On each card, a simplistic drawing of an aircraft can be found, with emergency exits and yellow slides protruding from them. Note: these slides are not designed as a play-thing. A downed aircraft or one stuck without a ladder is not a toy, despite how it may look on a safety card.
Over the course of various comic-style panels, illustrations of people can be seen crouching down, struggling to fasten their seat-belts, reaching for gas masks and abiding by the now decades old rule of ‘No Smoking’ on board the aircraft.
while being a very important piece of information can also provide an immense amount of enjoyment, as we have suggested. Just take a look at the cards throughout aviation history and you’ll see what we mean.

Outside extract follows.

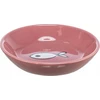 Trixie Dubenėlis katėms, seklus, keramika, 0.2 l/14 cm
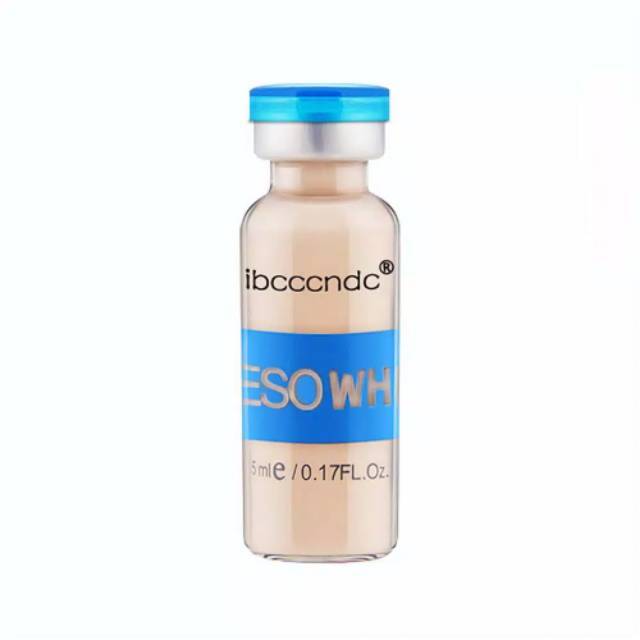 SERUM BB GLOW MESOWHITE 5ML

From dated hair-styles to positioning that could be regarded in the most peculiar manner, the artists that created these manuals clearly had a sense of humour.
Despite the technical advancements that have seen these instructions transposed onto seat televisions, there is still a place for these cards. Many people feel the allure of these cards so strongly that they collect them, while others take the images and translate them into something very different to their original purpose; case in point – South Pacific Airlines (a defunct airline
as of the 1960's, recreated for the film) produced a safety card to illustrate the dangers of travelling with ‘Snakes on a Plane’.
Thank heavens they told us, we were all set to take our pet Cobra, Carlos to the Costa del Sol this summer.